• [Work instructions]
For each line of the listing that contains "weighted", make a copy and return it.

• [Provided material]
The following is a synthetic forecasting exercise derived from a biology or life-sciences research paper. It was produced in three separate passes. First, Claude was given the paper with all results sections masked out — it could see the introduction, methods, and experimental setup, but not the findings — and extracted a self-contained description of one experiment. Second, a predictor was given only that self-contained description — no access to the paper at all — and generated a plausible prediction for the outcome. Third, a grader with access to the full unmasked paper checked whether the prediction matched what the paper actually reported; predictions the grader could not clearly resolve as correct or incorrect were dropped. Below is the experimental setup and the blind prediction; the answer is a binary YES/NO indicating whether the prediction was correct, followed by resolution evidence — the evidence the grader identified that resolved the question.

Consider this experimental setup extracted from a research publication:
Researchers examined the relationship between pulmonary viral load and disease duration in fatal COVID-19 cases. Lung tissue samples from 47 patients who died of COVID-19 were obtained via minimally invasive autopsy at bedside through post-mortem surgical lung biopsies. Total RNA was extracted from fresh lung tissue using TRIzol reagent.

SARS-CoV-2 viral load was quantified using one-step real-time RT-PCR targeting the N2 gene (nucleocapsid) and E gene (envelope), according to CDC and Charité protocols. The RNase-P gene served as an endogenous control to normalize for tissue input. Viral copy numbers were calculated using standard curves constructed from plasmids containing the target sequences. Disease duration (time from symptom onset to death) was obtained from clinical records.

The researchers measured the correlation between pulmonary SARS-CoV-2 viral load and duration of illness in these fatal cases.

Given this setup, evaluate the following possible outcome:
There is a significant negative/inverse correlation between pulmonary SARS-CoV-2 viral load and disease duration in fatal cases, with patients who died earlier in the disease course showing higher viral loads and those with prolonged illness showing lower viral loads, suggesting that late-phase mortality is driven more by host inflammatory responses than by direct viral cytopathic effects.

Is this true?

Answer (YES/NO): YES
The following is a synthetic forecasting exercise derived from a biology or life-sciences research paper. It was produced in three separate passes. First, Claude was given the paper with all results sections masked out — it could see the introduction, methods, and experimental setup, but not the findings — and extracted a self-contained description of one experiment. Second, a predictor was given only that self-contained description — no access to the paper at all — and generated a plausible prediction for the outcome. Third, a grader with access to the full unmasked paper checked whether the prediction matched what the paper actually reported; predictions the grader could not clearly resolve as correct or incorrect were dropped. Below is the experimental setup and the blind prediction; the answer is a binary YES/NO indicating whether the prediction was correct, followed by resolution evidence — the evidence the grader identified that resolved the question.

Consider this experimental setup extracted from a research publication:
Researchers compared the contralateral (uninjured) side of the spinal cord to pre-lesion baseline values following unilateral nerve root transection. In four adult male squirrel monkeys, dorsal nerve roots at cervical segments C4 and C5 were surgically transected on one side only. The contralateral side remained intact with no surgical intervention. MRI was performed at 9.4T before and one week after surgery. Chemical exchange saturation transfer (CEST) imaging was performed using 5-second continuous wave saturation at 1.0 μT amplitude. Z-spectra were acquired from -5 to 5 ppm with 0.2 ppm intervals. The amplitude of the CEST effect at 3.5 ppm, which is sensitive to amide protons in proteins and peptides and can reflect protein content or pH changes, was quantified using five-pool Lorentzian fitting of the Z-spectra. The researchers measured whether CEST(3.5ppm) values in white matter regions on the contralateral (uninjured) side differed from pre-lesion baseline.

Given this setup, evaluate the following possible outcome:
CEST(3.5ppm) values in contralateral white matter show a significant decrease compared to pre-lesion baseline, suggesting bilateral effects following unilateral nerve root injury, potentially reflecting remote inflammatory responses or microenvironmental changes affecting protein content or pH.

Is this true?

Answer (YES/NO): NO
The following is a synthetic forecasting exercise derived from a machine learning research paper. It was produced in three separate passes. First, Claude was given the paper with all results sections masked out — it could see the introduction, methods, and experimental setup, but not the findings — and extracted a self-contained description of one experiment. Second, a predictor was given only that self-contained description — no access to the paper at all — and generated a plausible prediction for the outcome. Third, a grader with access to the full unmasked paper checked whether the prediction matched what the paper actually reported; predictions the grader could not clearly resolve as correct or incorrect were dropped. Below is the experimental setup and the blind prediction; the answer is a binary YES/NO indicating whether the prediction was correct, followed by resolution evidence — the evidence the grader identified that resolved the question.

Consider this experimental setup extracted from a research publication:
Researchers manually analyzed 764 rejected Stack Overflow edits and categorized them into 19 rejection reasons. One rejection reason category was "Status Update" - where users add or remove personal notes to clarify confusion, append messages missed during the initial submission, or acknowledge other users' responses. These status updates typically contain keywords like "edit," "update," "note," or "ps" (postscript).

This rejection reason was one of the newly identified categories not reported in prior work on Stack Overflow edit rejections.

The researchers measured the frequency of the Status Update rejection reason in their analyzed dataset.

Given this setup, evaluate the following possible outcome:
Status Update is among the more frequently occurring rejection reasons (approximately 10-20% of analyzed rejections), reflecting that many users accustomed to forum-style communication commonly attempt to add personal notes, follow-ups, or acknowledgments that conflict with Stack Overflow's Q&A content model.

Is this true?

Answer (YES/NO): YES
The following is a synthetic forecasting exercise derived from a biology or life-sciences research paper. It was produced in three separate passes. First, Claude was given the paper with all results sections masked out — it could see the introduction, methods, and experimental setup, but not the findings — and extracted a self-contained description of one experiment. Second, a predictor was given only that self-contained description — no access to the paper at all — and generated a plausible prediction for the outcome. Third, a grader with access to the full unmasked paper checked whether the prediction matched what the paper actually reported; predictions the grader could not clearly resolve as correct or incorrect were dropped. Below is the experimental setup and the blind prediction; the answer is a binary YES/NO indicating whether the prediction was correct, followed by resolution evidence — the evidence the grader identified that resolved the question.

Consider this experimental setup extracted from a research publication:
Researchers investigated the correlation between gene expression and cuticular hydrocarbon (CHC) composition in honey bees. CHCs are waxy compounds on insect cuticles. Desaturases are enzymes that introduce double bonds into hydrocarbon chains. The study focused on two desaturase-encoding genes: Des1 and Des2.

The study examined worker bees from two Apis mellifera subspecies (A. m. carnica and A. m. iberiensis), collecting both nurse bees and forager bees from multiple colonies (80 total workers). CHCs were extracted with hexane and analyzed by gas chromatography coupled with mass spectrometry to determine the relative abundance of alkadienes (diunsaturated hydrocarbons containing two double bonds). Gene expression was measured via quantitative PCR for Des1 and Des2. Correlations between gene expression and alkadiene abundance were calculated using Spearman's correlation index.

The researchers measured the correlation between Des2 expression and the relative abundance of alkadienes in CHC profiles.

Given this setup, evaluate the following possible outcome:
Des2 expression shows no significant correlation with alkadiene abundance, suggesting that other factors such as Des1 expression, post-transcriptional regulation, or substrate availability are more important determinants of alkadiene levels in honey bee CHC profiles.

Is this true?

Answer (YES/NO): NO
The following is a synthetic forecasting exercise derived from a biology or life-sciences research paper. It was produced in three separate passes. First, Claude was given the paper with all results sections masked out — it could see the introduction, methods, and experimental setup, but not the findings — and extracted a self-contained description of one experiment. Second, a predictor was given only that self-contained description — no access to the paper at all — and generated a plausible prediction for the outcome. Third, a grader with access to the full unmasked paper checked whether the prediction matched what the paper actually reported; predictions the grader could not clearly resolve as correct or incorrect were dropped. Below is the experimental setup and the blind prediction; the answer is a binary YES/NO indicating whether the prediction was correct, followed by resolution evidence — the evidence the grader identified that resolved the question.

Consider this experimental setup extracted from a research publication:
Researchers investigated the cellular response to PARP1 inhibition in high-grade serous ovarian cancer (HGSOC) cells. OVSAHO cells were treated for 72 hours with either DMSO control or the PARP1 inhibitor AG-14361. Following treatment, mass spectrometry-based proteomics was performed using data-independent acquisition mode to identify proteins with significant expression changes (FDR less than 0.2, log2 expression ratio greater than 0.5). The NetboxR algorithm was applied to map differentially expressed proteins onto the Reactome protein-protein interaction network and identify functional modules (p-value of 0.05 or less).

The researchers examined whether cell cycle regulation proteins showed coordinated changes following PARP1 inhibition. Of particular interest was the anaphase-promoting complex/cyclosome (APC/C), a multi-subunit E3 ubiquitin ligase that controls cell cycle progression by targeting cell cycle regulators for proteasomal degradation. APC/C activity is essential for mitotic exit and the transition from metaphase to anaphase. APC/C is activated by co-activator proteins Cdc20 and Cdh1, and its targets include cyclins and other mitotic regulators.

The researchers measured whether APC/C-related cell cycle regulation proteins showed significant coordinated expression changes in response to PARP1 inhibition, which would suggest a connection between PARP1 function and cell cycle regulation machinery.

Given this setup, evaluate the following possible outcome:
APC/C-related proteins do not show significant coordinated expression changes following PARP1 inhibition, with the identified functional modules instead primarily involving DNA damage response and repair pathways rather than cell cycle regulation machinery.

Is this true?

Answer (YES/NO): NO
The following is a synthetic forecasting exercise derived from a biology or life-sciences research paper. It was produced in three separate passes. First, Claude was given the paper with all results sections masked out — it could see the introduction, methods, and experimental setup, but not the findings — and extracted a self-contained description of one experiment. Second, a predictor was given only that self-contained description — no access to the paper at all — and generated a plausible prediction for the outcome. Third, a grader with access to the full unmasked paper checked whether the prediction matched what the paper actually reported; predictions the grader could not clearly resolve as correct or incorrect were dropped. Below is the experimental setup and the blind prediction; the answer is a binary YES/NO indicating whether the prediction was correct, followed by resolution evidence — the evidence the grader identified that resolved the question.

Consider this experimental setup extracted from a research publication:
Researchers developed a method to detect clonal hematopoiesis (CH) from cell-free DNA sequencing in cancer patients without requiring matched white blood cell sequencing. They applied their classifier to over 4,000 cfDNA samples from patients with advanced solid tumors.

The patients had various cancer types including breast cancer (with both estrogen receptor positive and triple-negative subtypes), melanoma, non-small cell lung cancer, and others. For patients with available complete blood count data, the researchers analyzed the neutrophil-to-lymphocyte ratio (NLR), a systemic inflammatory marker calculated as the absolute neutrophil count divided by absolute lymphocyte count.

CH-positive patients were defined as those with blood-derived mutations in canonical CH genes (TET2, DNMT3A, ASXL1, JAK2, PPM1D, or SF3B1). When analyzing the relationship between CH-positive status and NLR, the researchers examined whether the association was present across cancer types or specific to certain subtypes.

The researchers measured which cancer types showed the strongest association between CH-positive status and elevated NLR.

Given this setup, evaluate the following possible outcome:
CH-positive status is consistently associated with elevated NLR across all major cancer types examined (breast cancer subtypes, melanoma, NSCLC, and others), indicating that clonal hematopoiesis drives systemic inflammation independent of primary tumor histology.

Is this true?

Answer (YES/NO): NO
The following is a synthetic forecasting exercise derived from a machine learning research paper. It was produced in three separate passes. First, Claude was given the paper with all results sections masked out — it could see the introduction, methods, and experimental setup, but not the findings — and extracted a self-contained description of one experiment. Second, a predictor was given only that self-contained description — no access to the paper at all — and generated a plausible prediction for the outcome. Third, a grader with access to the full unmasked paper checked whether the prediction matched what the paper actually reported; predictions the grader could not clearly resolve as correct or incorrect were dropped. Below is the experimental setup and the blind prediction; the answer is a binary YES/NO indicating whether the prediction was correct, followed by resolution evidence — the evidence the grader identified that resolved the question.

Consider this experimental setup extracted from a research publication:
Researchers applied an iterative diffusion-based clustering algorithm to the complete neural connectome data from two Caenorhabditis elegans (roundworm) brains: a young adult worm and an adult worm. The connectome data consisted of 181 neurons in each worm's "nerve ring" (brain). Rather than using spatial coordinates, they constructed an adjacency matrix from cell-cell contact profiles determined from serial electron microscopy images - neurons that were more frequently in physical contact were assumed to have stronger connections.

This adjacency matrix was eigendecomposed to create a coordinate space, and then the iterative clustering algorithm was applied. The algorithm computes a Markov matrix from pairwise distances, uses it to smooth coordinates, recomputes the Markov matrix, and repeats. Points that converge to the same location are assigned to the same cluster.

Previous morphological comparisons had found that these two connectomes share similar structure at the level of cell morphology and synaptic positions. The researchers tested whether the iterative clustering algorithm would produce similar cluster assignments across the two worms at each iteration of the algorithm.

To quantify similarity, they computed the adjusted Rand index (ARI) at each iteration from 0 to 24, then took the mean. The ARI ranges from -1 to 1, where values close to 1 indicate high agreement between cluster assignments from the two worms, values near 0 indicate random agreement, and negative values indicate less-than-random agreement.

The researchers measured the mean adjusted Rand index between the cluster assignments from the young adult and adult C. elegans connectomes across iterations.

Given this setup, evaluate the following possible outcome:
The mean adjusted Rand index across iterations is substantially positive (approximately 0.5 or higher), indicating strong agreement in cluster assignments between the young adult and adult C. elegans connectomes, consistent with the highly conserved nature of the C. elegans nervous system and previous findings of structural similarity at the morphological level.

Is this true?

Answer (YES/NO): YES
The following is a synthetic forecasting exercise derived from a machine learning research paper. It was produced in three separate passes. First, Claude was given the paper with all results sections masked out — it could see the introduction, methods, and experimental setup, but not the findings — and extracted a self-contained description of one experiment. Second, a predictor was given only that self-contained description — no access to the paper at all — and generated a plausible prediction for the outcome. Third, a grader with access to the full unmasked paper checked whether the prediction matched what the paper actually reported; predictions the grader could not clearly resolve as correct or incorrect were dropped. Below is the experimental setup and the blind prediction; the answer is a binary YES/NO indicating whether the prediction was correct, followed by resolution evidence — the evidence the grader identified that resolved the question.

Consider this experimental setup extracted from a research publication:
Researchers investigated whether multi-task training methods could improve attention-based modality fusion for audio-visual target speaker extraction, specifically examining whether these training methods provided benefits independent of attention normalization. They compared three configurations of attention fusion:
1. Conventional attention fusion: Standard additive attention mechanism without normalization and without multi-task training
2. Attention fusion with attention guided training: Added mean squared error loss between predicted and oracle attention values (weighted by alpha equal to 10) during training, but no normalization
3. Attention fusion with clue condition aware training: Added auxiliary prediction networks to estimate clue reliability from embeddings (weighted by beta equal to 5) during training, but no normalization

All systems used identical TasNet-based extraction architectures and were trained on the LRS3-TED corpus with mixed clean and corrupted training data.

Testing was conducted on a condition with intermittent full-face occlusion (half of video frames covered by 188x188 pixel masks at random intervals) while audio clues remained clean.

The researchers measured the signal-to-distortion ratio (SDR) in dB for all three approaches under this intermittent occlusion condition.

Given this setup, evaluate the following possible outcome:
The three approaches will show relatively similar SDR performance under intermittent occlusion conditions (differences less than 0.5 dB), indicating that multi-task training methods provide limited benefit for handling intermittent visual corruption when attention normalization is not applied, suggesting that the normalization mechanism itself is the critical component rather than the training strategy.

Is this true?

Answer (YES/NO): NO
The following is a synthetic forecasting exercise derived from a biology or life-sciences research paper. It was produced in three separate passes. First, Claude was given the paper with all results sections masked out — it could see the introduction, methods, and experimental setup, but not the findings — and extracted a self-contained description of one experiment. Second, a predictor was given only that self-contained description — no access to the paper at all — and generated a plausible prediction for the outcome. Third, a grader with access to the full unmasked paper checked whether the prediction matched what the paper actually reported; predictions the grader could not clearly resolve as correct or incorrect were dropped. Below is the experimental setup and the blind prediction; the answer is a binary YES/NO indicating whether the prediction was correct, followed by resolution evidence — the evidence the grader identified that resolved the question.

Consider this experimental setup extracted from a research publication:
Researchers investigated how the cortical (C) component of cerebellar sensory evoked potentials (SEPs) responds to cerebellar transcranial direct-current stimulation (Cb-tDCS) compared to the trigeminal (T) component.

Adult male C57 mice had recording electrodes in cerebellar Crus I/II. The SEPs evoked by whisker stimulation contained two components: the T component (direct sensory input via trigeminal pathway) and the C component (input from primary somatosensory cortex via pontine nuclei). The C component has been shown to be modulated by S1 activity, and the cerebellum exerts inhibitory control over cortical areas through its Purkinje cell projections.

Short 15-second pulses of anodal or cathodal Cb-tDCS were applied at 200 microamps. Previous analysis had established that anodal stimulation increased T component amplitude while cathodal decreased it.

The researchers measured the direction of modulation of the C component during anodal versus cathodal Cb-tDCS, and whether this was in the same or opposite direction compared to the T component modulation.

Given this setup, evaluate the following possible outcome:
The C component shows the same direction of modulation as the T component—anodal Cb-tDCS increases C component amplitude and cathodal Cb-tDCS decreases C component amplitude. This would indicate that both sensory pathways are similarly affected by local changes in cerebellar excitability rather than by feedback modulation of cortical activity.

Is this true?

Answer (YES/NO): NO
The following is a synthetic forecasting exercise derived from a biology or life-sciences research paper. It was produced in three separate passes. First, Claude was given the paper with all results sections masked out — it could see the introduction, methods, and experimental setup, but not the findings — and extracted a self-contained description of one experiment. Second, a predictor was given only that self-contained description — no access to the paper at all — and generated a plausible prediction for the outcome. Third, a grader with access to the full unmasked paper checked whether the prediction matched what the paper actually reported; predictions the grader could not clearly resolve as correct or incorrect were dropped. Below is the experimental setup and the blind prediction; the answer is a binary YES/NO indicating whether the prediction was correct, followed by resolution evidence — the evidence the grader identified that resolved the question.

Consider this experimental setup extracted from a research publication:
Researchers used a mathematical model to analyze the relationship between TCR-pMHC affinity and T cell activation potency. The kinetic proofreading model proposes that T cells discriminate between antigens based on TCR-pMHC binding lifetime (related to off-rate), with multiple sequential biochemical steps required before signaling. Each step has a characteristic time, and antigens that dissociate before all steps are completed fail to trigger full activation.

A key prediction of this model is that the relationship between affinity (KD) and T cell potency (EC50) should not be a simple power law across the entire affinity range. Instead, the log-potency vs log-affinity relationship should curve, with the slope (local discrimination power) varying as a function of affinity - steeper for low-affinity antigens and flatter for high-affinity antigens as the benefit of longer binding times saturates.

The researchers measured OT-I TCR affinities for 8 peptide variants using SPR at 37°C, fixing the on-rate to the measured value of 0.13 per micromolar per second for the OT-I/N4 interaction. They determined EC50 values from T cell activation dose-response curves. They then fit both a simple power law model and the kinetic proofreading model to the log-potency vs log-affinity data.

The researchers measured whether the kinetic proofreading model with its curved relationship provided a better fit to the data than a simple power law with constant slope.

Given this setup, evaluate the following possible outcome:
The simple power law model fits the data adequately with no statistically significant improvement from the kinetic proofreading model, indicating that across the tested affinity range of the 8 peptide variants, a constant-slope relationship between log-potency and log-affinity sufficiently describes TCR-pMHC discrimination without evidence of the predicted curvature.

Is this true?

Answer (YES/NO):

• [Written solution]
2. Attention fusion with attention guided training: Added mean squared error loss between predicted and oracle attention values (weighted by alpha equal to 10) during training, but no normalization
3. Attention fusion with clue condition aware training: Added auxiliary prediction networks to estimate clue reliability from embeddings (weighted by beta equal to 5) during training, but no normalization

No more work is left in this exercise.